Dispatch, Jamaica: The crack staff at Azul Sensatori


One of the newest entries on the Jamaican hotel scene is the Azul Sensatori, the first of Karisma Hotels & Resorts’ brands to debut on the island. Caribbean editor Gay Nagle Myers visited the resort on Seven Mile Beach in Negril over Memorial Day weekend, taking in sun, sunsets, smoothies and saltfish during her stay. Her first dispatch follows.

The notes played by a lone sax player drifted over the Amber Pool deck and Seven Mile Bar area just after sunset one evening, the downtime period after the last swim of the day and before the first appetizer at dinner.

What struck me as I listened from the balcony of my room was that this 136-room resort had settled in pretty well and pretty quickly, despite being officially open just a month.

Azul had its soft opening in late December, but tweaking, painting and constructing had only recently been completed.

Azul Sensatori pool

The resort was a conversion of the former Beaches Sandy Bay.

Everyone was still getting their sea legs, but things were humming along. For that I credit — and this is only a partial list of the 284 staff — Keresha, Neville, Martin, Myrtle, Marion, Sherine, Audley, Richard, Shendrique, Glendan, Overian, Shelley, Byron and Robert.

I’ve met a lot of Jamaicans in my travels, but this crew elevated Jamaican charm and spirit to new levels. The Jamaica Tourist Board ought to take this group on the road.

Everyone had come from other resorts on the island, all seemed to live 10 minutes “down the road” and each one had a story to tell or one they wanted to hear.

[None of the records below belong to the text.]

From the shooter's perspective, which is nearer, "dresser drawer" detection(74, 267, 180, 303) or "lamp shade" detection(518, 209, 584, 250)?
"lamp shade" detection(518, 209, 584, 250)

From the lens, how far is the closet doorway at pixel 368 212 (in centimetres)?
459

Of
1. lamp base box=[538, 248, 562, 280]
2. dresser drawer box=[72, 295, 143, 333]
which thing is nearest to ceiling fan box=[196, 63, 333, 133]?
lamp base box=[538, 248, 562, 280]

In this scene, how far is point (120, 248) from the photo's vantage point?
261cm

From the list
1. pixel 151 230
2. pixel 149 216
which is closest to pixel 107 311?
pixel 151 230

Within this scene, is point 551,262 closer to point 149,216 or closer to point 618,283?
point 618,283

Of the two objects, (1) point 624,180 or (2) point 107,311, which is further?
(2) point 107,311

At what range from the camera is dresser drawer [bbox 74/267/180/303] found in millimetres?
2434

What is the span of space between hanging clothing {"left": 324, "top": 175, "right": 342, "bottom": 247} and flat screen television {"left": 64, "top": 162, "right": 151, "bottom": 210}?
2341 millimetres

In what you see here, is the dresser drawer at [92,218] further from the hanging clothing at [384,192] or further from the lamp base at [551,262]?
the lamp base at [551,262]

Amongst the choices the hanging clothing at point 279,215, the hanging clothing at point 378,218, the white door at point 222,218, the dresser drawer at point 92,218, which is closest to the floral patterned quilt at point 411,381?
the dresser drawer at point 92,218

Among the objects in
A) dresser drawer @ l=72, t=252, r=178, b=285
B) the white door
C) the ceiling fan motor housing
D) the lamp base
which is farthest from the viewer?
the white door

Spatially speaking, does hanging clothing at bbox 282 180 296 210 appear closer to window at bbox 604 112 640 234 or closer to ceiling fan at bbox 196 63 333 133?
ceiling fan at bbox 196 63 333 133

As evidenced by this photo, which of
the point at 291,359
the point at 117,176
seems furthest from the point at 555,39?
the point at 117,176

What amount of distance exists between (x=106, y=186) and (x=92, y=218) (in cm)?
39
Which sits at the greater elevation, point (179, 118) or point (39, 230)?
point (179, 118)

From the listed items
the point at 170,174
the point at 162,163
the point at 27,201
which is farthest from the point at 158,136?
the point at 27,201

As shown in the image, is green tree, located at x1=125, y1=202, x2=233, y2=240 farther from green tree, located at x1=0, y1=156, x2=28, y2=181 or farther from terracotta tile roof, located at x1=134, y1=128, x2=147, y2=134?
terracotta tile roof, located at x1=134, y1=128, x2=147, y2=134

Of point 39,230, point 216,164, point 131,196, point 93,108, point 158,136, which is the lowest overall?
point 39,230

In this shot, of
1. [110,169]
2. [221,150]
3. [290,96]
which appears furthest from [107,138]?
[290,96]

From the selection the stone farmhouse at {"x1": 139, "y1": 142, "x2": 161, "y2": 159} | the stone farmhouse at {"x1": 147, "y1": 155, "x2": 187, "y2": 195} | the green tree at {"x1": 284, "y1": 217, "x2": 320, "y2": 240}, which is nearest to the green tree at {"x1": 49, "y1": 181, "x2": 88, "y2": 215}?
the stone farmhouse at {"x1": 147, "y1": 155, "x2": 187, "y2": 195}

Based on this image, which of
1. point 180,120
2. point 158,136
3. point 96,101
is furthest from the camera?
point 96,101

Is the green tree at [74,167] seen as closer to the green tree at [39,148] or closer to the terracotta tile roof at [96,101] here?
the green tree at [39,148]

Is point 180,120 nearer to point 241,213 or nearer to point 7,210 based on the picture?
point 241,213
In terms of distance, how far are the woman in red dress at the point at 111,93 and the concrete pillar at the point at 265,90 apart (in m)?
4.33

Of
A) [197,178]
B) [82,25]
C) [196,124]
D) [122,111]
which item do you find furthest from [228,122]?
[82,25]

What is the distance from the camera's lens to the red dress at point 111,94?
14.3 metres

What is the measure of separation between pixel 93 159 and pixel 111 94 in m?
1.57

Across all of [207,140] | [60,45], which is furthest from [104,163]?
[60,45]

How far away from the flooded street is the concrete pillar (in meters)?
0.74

“You live in Virginia? Is it cold? I’ll come visit,” a housekeeper told me.

“Try the paddle boat. It’s a workout, but we’ll come get you if you get tired,” the watersports guy said.

“This is a nice place. I worked at a big hotel before and I didn’t get to know the guests. I was always walking somewhere,” the beach attendant told me.

“Is this your first visit? You like Jamaica? I love it. We be happy,” said the barista at Beans Gourmet Coffee Shop as she handed me a Jamaican cappuccino with fresh nutmeg on the top.

Just to be sure I hadn’t been talking to ringers who had been cued to be happy, helpful and enthusiastic, I talked to other guests at the restaurants, on the beach, in the water and on the bar stools.

It was unanimous.

“There are nice hotels everywhere. They all have pretty much the same things. Good food, great beach, comfy beds. This staff here is incredible. They make the place. We’ll be back,” a couple from somewhere near London told me.

A retired couple from Wales, she a former schoolteacher and he a construction engineer, bent my ear for 30 minutes at the beach barbecue one evening.

They’d booked their 10-day stay through TUI in England, flew over on a Dreamliner — “flight attendants were very rude” — and now were on day seven of their stay.

They spoke in unison. “We’re coming back with our daughter and son-in-law and three grandkids. We’ve never seen a friendlier group of employees. Nothing is too much for them. They never stop smiling. They know us by name. Should we come in October or February?”

I said that February was ideal, and October could be a bit dicey due to hurricane threats.

Most of the guests were Brits, but Azul is tapping into the U.S. market through packages with U.S. operators and on fam trips with U.S. agents.

It will be a win-win all the way around with happy clients and happy agents.